Italy's president wants quick solution to government crisis

"Italy needs a government with full powers quickly," says Sergio Mattarella.

Italy “needs a government with full powers as quickly as possible” in order to meet “domestic, European and international” commitments and deadlines, President Sergio Mattarella said at the close of political consultations triggered by the resignation of prime minister Matteo Renzi following his defeat in the constitutional referendum on 4 December.

During the three-day consultations Mattarella met with the speakers of the chamber of deputies and senate, former president Giorgio Napolitano and representatives of all the political parties in parliament to see if there is common ground for a solution.

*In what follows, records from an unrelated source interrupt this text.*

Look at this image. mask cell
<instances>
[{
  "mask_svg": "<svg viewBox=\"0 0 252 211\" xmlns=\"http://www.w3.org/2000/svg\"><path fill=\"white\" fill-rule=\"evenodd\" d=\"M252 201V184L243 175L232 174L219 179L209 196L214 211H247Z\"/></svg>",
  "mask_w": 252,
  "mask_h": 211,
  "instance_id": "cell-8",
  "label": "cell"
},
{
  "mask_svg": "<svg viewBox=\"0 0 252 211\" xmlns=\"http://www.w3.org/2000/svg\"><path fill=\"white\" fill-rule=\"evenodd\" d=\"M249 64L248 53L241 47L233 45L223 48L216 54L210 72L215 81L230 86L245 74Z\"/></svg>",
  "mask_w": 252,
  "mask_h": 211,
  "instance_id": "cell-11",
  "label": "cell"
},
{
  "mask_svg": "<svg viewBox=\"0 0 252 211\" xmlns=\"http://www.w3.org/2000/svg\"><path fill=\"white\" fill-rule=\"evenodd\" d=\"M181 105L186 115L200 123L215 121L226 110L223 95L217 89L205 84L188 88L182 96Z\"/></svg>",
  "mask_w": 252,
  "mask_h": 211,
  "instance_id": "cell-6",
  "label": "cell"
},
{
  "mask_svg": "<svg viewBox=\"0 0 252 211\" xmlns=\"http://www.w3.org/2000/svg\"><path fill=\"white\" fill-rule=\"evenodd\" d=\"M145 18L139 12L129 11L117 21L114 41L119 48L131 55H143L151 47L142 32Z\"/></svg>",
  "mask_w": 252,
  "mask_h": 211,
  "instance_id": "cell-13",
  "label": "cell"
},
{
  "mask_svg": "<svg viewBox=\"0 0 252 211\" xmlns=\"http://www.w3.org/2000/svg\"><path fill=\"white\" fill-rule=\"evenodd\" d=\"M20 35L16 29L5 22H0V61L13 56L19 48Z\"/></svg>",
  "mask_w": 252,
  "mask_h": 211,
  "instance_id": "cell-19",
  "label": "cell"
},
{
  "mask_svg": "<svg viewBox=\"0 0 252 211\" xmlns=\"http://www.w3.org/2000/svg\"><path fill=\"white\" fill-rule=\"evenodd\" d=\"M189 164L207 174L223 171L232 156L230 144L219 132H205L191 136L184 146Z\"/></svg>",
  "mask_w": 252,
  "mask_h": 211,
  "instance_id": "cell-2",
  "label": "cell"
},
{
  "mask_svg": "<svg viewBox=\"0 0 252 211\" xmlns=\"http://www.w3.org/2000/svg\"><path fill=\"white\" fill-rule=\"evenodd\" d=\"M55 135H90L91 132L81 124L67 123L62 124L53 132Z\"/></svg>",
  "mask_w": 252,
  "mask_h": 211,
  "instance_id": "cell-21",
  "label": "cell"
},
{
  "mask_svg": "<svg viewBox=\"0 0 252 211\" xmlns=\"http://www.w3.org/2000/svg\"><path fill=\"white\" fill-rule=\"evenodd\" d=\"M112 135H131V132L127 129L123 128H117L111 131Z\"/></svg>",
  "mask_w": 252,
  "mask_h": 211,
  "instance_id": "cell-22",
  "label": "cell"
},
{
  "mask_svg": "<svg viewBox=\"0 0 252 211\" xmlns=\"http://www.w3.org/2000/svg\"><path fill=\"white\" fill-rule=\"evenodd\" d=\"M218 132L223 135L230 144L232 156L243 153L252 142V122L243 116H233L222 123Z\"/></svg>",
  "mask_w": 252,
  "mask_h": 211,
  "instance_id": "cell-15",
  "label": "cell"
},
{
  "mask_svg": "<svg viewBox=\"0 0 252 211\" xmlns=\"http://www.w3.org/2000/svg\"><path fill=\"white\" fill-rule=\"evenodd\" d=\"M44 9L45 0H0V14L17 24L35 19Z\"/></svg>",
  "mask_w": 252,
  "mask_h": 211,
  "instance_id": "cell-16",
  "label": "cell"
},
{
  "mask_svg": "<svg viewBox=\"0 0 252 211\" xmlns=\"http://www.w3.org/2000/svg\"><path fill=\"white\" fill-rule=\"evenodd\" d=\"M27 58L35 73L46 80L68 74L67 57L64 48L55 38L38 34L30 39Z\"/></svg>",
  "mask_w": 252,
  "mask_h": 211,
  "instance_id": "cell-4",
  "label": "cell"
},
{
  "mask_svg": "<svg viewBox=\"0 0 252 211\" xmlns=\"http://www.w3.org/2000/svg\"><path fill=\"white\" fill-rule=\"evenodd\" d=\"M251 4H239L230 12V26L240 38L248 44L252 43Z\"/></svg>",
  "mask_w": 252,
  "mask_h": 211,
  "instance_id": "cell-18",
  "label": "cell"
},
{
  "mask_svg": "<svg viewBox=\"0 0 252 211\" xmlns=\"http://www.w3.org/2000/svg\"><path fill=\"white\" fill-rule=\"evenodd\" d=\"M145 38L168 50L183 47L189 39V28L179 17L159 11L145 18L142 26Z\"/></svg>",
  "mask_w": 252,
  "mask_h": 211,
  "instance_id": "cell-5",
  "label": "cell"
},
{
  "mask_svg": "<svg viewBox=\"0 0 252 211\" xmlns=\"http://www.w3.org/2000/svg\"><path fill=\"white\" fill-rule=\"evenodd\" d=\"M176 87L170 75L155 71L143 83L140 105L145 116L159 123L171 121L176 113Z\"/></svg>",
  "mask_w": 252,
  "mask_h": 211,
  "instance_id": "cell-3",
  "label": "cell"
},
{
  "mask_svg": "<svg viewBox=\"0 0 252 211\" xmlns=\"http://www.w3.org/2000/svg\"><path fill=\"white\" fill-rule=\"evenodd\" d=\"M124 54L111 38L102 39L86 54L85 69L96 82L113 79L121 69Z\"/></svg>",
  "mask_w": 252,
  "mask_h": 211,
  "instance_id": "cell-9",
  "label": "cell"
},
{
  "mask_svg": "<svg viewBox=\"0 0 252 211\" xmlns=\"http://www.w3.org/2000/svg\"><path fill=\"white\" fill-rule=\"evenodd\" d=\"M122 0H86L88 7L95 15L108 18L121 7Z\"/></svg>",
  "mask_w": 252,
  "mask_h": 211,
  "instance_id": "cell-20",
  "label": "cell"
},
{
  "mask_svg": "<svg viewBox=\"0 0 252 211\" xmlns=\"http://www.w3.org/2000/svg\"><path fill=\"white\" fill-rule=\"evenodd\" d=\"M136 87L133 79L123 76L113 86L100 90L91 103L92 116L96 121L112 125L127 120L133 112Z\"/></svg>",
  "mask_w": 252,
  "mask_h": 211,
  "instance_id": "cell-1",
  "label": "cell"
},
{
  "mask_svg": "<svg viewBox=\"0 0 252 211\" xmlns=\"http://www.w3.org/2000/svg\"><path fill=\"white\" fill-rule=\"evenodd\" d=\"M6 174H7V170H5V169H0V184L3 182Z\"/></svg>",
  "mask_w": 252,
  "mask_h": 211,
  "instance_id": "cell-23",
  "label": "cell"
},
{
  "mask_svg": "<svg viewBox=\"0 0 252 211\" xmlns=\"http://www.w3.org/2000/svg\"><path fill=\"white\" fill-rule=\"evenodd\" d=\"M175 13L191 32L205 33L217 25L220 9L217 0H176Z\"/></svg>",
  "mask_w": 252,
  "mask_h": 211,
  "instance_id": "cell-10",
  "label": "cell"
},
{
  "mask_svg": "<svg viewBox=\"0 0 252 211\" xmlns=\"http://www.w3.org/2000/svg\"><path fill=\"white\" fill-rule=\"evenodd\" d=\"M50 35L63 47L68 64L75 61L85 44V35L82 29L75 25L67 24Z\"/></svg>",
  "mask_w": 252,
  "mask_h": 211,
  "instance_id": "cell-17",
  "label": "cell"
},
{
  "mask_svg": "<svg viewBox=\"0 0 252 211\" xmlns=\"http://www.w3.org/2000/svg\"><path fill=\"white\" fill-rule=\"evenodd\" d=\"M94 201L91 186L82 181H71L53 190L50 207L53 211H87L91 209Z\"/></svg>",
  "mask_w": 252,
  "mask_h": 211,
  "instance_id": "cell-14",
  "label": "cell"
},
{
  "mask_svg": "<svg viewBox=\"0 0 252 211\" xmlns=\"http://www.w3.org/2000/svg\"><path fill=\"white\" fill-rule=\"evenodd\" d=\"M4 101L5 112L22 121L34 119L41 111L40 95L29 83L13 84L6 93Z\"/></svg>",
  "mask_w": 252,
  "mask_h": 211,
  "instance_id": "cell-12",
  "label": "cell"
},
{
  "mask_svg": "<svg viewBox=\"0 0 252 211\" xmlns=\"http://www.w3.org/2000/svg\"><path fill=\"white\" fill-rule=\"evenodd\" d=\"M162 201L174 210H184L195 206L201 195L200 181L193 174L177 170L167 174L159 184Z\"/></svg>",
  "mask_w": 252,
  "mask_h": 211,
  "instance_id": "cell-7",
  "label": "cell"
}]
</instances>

This is likely to involve tasking a high-profile political figure to form a new government to lead the country to elections as soon as possible. The present foreign minister Paolo Gentiloni is now thought to be the favourite choice and he has been called to see the president at 12.30 on Sunday morning.

During the talks between the president and all the key politicians the positions of some of the key players became clearer.

The Partito Democratico (PD) led by Renzi reportedly said it would support whatever decision Mattarella takes in order to arrive at early elections.

This was a departure from the suggestion made by Renzi before the start of crisis talks for a government of national responsibility embracing representatives from across the political spectrum to steer the country until the natural end of parliament in 2018.

The PD delegation allegedly made no proposals for candidates to head up the new government that will lead Italy to elections. However, foreign minister Paolo Gentiloni was among the names, as well as with infrastructure minister Graziano Delrio, senate speaker Pietro Grasso and economy minister Pier Carlo Padoan.

The opposition party Forza Italia led by Silvio Berlusconi has called for a new electoral law to be approved as quickly as possible as a precondition for voting, while the anti-establishment Movimento Cinque Stelle (M5S) led by comic Beppe Grillo wants snap elections under current electoral laws.